Recombination landscape effects: Research on meiotic recombination in yeast demonstrates that genomic regions vary dramatically in recombination frequency. Chromosomal position significantly impacts gene expression through:
Hotspot/coldspot dynamics: Studies mapping meiotic recombination hotspots and coldspots in yeast reveal that genomic positioning strongly influences gene expression patterns.
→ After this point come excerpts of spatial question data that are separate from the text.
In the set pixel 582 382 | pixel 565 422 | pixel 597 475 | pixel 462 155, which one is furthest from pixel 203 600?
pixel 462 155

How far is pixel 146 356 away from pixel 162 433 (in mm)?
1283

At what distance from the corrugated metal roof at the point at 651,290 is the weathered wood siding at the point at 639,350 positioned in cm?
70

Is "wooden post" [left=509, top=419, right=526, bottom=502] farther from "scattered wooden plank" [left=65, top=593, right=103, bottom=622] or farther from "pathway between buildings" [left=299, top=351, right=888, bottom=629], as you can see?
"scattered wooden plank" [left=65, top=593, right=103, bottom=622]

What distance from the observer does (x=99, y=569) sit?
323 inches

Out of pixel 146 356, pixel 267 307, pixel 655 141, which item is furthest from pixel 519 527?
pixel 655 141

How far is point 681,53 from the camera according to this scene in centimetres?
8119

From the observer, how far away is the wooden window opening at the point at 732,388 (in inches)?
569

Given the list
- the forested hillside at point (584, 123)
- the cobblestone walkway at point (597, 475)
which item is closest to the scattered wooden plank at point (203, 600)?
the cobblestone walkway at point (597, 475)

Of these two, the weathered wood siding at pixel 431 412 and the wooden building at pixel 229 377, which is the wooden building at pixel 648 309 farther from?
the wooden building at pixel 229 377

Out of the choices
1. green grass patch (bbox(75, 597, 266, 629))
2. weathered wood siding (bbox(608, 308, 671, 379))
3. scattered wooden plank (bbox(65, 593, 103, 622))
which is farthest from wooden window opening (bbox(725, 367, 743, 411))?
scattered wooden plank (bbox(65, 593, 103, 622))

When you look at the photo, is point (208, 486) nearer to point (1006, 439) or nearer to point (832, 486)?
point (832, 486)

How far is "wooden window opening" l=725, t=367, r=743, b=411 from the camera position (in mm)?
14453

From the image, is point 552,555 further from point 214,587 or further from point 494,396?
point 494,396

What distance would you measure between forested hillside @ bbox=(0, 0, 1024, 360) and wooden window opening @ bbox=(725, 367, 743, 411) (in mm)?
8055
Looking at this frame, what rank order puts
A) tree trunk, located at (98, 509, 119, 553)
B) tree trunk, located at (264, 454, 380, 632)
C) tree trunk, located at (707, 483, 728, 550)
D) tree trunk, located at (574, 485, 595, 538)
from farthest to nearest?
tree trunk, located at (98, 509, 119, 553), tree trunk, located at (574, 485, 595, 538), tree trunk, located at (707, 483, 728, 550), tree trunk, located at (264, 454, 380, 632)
The average distance from telomeres to proximal hotspots is approximately 103 kb, with no hotspots observed within 30 kb of telomeres, a significant departure from random distribution expectations (p < 0.001) .
Understanding these positional effects provides crucial context for interpreting YCR097W-A expression data and designing experimental approaches for studying its function. Researchers should consider these genomic contextual factors when analyzing expression patterns or phenotypic effects of YCR097W-A mutations.
Machine learning (ML) approaches offer promising avenues for predicting and optimizing YCR097W-A antibody interactions, particularly when experimental data is limited. Recent advances in ML-based antibody-antigen prediction demonstrate several applicable strategies:
Library-on-library approaches: These methods probe many antigens against many antibodies to identify specific interacting pairs, creating datasets that ML models can analyze to predict many-to-many relationships between antibodies and antigens .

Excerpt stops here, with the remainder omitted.